Listed entries |
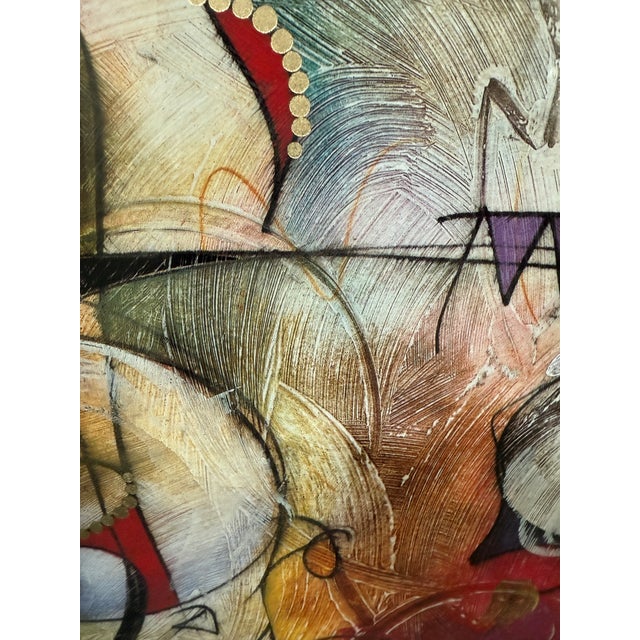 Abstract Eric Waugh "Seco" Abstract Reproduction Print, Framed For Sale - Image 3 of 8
* * *
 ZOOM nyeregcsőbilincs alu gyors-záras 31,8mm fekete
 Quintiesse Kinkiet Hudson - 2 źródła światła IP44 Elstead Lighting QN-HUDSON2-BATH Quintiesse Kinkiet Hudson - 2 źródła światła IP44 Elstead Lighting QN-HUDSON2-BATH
--
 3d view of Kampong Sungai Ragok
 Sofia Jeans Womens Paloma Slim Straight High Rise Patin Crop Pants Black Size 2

What the exercise asks | What is asked for is an exact copy of the lines above from the one containing "ZOOM nyeregcsőbilincs alu" through the one containing "Lighting QN-HUDSON2-BATH Quintiesse", and only those.

The completed task |
 ZOOM nyeregcsőbilincs alu gyors-záras 31,8mm fekete
 Quintiesse Kinkiet Hudson - 2 źródła światła IP44 Elstead Lighting QN-HUDSON2-BATH Quintiesse Kinkiet Hudson - 2 źródła światła IP44 Elstead Lighting QN-HUDSON2-BATH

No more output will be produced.